_WORK INSTRUCTION:_
Set down each line from the line holding "Theo 5 piece" to the last line of the entries below, exactly, with both ends included and without pictures.

(Extracted records)
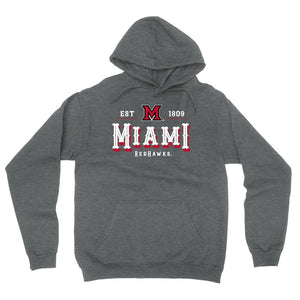 Official NCAA Miami RedHawks Est 1809 Men's / Women's Boyfriend Hoodie RYLMU12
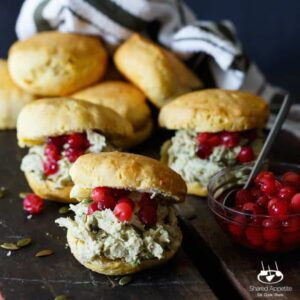 Avocado Jalapeno Turkey Salad Biscuit Sandwiches with Pickled Cranberries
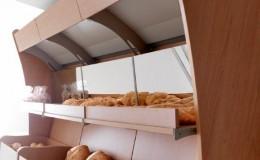 Infinity2009 – Pane Bread Bakery (2)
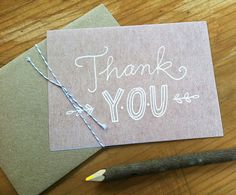 Thank You Card  Handlettered by ellolovey on Etsy, $4.00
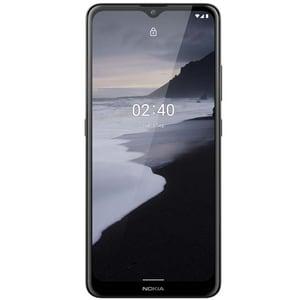 Telefon NOKIA 2.4, 32GB, 2GB RAM, Dual SIM, Charcoal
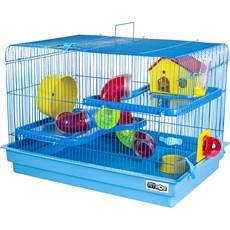 Gaiola Hamster 2 Andares Big Space Azul Jel Plast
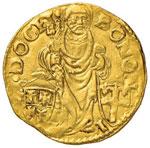Giulio II (1503-1513) Bologna - Ducato con ...
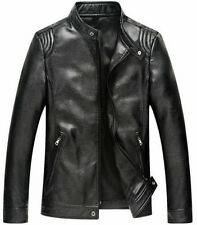 Leather Jacket Men's LATEST Fashion Biker Slim Fit Motorcycle Jacket Blazer
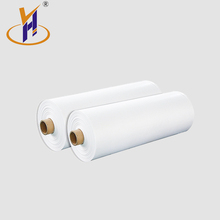 High Quality Wholesale Custom Cheap biscuit cling plastic stretch hdpe wholesale roll poly film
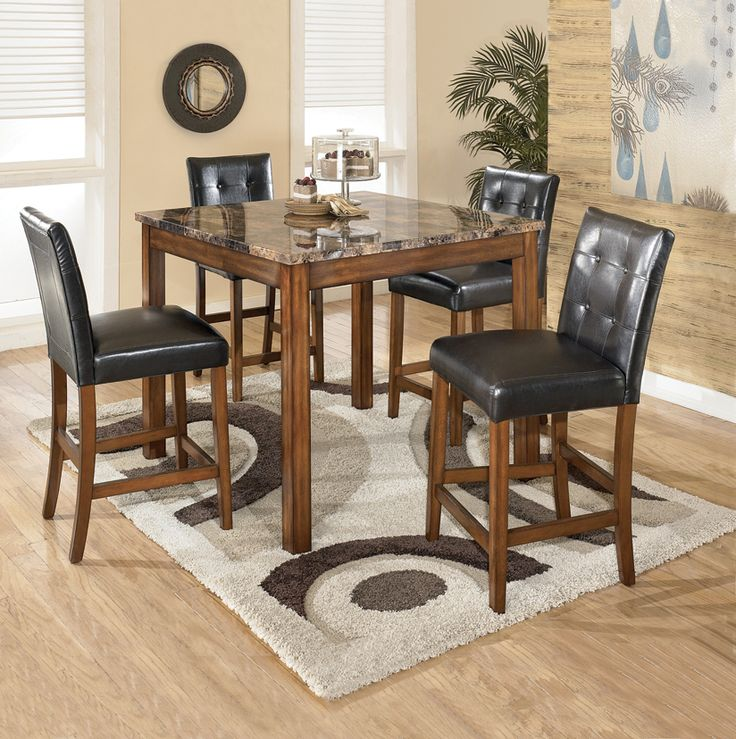 Theo 5 piece pub set diningroom home furniture For more  : 8ca34577927f09e14352d3887c9a2f31 counter height dining sets pub tables from www.pinterest.dk size 736 x 739 jpeg 108kB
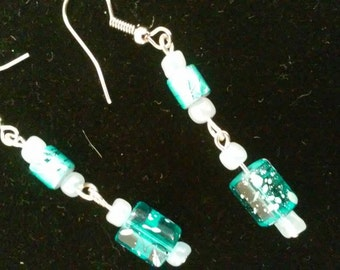 light blue glass dangle earrings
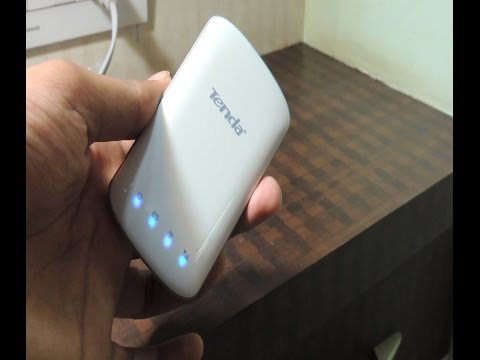GET INTERNET EVERYWHERE*!!!TENDA POCKET WIRELESS ROUTER!!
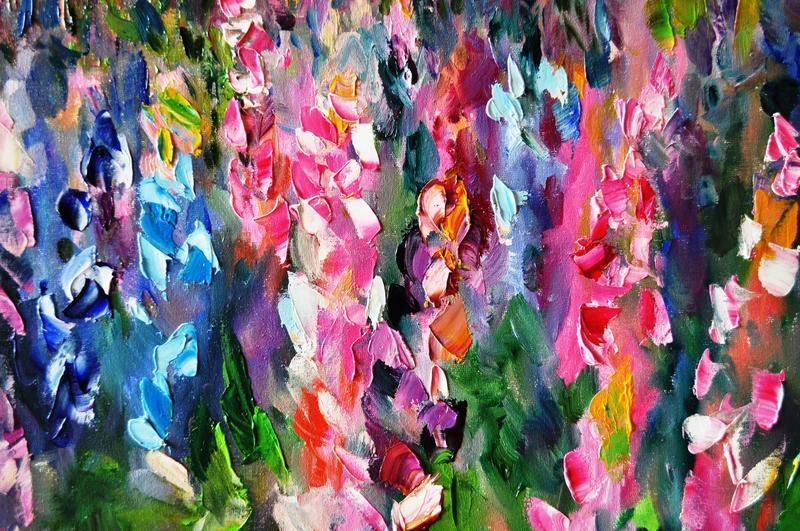 """Картина маслом """"Мечты лета"""", пейзаж живопись, 60х80 см картины цветы"""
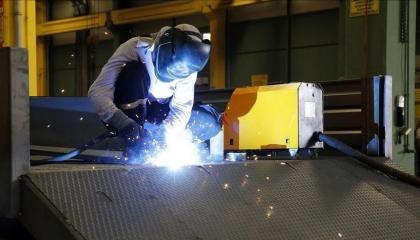 اقتصاد تركيا يواصل انهياره.. تراجع تاريخي بمؤشر الإنتاج الصناعي خلال أبريل
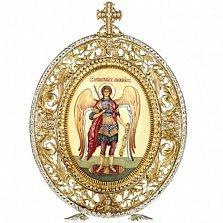 Серебряная настольная икона Архангела Михаила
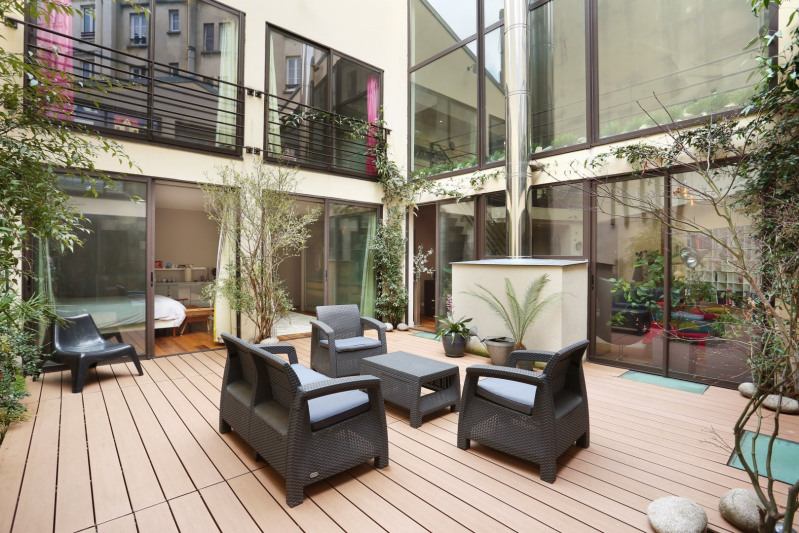Revenda residencial de prestígio loft Paris 15ème 4495000€ - Fotografia 1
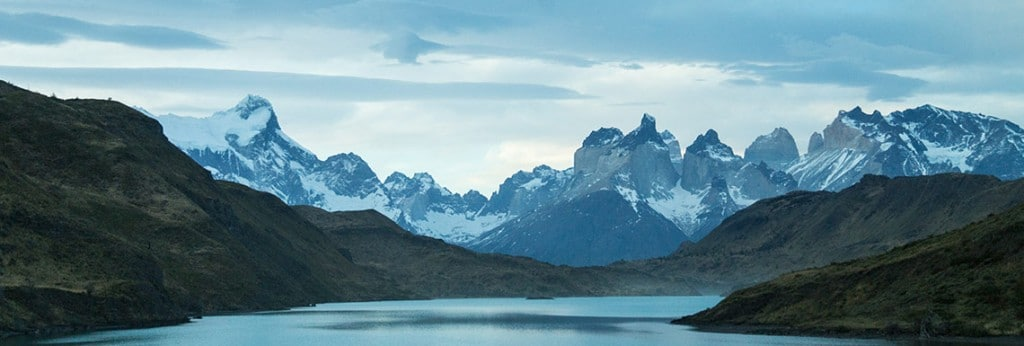 View of Torres Del Paine, Chile, discussing Mountain biking at high altitude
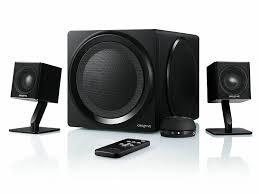 avid home theater amazon com creative t4w 2 1 wireless bluetooth speaker system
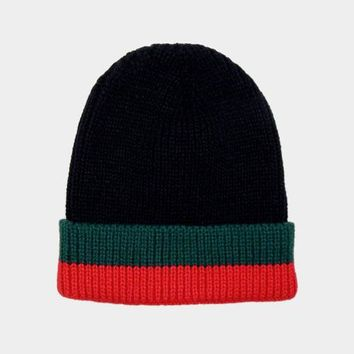 Color Block Beanie Hat (Click For More Colors)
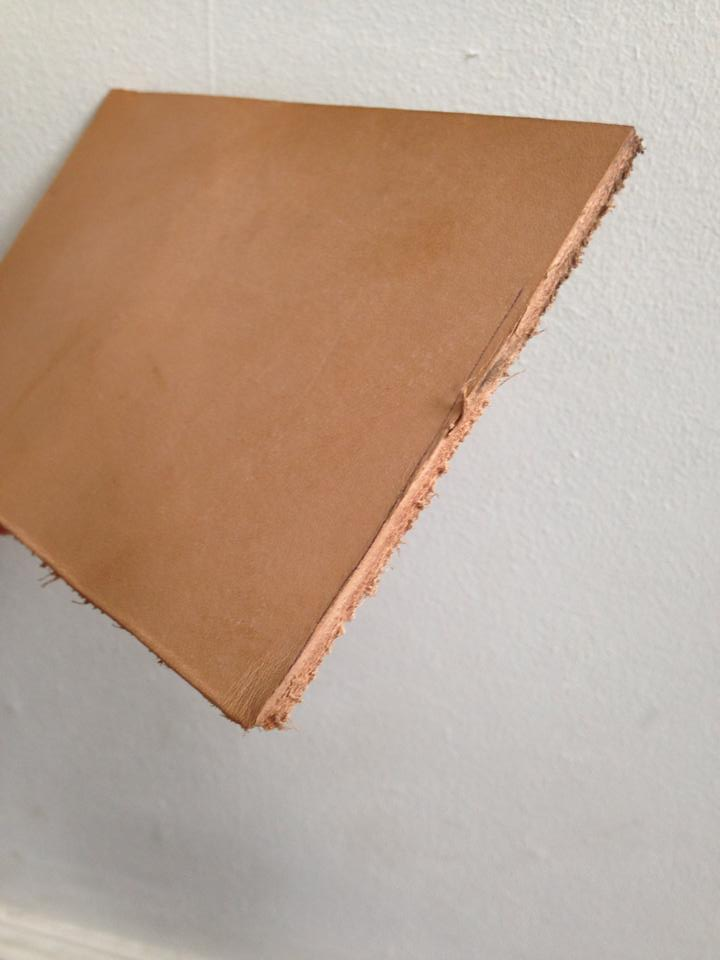 Picture of Selecting Leather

_RESULT:_
 Theo 5 piece pub set diningroom home furniture For more  : 8ca34577927f09e14352d3887c9a2f31 counter height dining sets pub tables from www.pinterest.dk size 736 x 739 jpeg 108kB
 light blue glass dangle earrings
GET INTERNET EVERYWHERE*!!!TENDA POCKET WIRELESS ROUTER!!
 """Картина маслом """"Мечты лета"""", пейзаж живопись, 60х80 см картины цветы"""
 اقتصاد تركيا يواصل انهياره.. تراجع تاريخي بمؤشر الإنتاج الصناعي خلال أبريل
 Серебряная настольная икона Архангела Михаила
Revenda residencial de prestígio loft Paris 15ème 4495000€ - Fotografia 1
 View of Torres Del Paine, Chile, discussing Mountain biking at high altitude
 avid home theater amazon com creative t4w 2 1 wireless bluetooth speaker system
 Color Block Beanie Hat (Click For More Colors)
 Picture of Selecting Leather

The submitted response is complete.